*** Opening Quoted passage ***

Since a couple people are having issues with the ipWhitelist (me included), I’m putting this up to help people use the whitelist correctly.
For starters, the easiest way to whitelist your IP is to start up Magic Mirror with the default settings. Try opening it up remotely from the computer you want to grant access to. You’ll probably see an error that says:
“This device is not allowed to access your mirror.
Please check your config.js or config.js.sample to change this.”
Now you need to check your MagicMirror logs.
- If you are VPN’d into (or running directly on your pi), take a look at the terminal output.
- If you are running MagicMirror using SSH and
DISPLAY=:0 nohup npm start &
to start your mirror, take a look at your nohup.out file (tail -f ~/MagicMirror/nohup.out
) to see the output. - If you are using pm2, run
tail -f ~/.pm2/logs/mm-out-0.log
You should see an error in there stating something like
Access denied to IP address: ::ffff:192.168.1.120
Change/Add your ipWhitelist in your config.js
.
If you upgraded to MM 2.1.0 you’ll probably need to add the line
ipWhitelist: ["127.0.0.1", "::ffff:127.0.0.1", "::1", "::ffff:192.168.1.120"],
to your file, otherwise just add the IP that was denied to the list.

*** Closing Quoted passage ***

Set of tasks
a – In the whitelist post, what command shows the logs for someone running MagicMirror with pm2?
b – Echo the part of the whitelist post starting at "For starters, the" and ending at "the terminal output.".

*** Opening Data to examine ***

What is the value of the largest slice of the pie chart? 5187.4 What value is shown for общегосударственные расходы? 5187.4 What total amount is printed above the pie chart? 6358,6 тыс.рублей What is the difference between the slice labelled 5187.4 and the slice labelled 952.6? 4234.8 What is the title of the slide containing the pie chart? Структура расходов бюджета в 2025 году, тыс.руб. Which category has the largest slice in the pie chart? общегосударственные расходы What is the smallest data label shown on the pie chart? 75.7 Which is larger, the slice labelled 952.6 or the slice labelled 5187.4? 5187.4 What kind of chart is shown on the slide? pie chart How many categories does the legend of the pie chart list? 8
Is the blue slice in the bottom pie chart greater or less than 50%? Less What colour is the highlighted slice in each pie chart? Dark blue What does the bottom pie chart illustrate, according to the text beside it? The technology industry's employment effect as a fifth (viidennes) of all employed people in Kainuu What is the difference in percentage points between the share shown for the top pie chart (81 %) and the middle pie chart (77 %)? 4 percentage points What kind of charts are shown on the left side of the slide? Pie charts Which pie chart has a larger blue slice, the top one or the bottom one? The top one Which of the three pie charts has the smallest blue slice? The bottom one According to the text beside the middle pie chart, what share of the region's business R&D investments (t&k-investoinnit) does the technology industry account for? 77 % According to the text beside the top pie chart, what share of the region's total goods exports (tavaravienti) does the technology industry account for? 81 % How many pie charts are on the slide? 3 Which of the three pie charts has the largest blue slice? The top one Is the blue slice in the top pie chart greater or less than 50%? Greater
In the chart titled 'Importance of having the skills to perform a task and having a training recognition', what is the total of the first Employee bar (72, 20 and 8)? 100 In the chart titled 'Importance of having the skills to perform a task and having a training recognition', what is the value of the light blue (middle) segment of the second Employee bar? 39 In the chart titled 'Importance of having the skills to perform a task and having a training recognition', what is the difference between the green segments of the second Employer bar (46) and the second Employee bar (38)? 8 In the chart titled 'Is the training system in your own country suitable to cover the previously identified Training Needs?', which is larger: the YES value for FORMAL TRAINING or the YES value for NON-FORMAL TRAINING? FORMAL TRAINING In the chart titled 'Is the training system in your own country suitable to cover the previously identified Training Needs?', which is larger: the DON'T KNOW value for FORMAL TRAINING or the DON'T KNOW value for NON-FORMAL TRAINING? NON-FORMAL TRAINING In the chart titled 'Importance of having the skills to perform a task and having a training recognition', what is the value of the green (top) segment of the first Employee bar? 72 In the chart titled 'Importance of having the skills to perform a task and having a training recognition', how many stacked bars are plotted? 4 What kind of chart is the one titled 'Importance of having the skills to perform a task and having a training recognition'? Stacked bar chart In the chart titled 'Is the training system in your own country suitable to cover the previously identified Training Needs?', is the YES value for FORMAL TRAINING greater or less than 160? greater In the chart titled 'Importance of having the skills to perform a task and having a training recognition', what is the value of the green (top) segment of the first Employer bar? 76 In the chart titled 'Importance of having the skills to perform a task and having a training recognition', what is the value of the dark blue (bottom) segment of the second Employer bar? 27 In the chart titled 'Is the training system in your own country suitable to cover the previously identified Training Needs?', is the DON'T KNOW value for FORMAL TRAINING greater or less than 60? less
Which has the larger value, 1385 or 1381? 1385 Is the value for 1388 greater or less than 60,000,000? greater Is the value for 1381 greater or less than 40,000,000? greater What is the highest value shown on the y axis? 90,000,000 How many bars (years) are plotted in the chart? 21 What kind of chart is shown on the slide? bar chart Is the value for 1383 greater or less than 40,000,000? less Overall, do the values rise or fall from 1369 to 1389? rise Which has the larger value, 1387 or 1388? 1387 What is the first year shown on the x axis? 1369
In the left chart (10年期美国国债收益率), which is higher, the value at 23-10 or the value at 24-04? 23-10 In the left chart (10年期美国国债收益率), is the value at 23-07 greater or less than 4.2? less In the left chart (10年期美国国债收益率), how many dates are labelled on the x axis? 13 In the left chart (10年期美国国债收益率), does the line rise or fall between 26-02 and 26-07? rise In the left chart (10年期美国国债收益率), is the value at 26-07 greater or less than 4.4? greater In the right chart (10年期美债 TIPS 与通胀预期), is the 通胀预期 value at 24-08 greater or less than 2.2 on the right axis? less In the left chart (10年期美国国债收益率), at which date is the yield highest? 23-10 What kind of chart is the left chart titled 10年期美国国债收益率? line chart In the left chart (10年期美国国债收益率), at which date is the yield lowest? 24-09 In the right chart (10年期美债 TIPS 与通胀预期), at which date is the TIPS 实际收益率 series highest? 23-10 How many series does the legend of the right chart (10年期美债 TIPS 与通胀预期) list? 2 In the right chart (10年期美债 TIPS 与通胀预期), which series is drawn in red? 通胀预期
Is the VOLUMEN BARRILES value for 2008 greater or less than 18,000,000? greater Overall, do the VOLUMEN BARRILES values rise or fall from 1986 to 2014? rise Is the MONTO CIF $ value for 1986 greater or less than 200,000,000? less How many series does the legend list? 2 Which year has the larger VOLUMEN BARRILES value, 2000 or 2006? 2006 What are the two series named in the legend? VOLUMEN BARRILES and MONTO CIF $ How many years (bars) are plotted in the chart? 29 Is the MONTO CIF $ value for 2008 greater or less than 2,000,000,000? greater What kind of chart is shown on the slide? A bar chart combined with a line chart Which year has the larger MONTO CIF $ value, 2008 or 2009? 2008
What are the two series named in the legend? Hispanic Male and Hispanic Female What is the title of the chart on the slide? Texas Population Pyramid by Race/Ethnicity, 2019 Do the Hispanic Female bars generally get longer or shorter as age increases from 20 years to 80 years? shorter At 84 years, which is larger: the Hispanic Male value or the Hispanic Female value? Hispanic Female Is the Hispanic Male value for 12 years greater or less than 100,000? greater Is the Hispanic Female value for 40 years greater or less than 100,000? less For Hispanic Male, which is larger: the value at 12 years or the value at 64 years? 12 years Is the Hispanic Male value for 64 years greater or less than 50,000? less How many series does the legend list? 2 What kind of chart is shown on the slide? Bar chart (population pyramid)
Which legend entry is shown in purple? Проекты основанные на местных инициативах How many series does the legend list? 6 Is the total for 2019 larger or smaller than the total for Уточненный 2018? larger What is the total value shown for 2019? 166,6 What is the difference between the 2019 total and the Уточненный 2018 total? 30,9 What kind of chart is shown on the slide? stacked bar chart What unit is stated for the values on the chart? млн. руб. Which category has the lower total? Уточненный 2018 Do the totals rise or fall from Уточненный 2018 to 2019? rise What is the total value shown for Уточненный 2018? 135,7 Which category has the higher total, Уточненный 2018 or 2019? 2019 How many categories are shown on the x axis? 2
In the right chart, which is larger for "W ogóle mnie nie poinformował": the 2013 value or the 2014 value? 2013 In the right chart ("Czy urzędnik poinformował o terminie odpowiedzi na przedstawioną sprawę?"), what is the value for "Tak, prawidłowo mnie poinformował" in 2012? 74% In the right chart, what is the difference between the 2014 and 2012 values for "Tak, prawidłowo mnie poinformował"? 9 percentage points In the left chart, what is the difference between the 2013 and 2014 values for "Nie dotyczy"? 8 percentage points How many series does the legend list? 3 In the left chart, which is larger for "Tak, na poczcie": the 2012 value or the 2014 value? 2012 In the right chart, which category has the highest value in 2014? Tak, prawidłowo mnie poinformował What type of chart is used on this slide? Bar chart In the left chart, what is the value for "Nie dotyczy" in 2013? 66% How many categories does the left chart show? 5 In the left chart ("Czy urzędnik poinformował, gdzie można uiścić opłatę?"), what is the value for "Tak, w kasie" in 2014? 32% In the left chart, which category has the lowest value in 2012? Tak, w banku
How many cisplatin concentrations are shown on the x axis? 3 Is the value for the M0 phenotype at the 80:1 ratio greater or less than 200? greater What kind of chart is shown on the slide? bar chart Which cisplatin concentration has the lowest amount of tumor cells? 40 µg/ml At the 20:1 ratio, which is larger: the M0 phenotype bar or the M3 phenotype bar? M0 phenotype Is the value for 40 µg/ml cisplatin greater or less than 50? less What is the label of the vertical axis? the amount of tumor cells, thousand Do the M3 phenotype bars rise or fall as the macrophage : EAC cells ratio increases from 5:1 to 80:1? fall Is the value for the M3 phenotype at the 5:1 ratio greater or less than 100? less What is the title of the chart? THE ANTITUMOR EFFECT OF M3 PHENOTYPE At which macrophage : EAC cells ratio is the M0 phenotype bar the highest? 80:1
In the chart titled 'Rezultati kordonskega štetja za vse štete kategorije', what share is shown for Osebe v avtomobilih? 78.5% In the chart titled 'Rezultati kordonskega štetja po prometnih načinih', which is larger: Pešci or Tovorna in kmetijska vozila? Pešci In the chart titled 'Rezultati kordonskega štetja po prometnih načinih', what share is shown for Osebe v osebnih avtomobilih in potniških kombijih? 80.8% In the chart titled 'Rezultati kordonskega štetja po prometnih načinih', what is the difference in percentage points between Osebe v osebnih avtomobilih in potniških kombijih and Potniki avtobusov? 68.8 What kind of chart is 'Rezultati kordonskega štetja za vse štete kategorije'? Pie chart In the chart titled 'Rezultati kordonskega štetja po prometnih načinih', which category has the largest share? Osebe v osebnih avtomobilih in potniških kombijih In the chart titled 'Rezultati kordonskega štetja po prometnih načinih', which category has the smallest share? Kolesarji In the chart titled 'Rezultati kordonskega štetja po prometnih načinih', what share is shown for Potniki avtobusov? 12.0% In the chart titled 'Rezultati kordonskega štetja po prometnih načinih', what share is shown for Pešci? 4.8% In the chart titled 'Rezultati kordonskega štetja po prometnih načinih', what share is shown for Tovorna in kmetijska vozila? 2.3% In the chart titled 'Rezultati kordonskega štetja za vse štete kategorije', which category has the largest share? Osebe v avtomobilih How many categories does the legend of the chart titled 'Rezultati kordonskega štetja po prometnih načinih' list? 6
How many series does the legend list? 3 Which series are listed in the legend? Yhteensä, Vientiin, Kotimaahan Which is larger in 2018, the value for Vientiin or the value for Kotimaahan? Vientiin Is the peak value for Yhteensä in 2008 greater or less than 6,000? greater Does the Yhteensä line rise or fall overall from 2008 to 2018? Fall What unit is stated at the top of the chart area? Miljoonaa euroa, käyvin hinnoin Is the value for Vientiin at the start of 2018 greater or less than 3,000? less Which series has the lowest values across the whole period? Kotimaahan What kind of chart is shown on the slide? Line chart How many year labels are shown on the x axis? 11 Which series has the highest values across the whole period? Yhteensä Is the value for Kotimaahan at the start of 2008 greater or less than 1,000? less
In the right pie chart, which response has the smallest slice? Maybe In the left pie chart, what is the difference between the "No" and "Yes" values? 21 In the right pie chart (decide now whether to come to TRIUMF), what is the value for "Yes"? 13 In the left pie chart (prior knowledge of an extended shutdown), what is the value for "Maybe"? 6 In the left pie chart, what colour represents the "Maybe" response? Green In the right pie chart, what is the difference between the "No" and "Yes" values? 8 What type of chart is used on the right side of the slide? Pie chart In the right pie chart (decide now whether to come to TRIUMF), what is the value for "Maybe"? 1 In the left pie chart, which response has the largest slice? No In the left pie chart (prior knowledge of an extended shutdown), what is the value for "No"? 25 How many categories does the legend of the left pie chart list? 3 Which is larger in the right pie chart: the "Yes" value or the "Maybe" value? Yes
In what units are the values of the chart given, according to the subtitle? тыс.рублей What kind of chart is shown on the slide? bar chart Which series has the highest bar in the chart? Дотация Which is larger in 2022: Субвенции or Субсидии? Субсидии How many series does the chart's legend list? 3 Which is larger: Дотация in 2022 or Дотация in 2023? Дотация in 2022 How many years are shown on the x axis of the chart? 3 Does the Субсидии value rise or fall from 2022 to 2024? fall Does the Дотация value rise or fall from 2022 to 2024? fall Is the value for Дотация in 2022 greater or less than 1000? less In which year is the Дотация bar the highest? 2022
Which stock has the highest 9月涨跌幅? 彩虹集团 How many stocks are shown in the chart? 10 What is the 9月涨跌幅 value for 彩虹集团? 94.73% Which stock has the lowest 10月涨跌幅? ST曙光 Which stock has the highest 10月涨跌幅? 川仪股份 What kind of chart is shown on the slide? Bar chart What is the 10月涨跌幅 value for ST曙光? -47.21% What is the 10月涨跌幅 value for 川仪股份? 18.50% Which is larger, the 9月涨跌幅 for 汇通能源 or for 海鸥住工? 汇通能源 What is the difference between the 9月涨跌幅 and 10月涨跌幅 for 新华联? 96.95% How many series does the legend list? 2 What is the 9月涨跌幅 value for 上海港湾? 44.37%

*** Closing Data to examine ***

Numbered answers
a – tail -f ~/.pm2/logs/mm-out-0.log

b –
For starters, the easiest way to whitelist your IP is to start up Magic Mirror with the default settings. Try opening it up remotely from the computer you want to grant access to. You’ll probably see an error that says:
“This device is not allowed to access your mirror.
Please check your config.js or config.js.sample to change this.”
Now you need to check your MagicMirror logs.
- If you are VPN’d into (or running directly on your pi), take a look at the terminal output.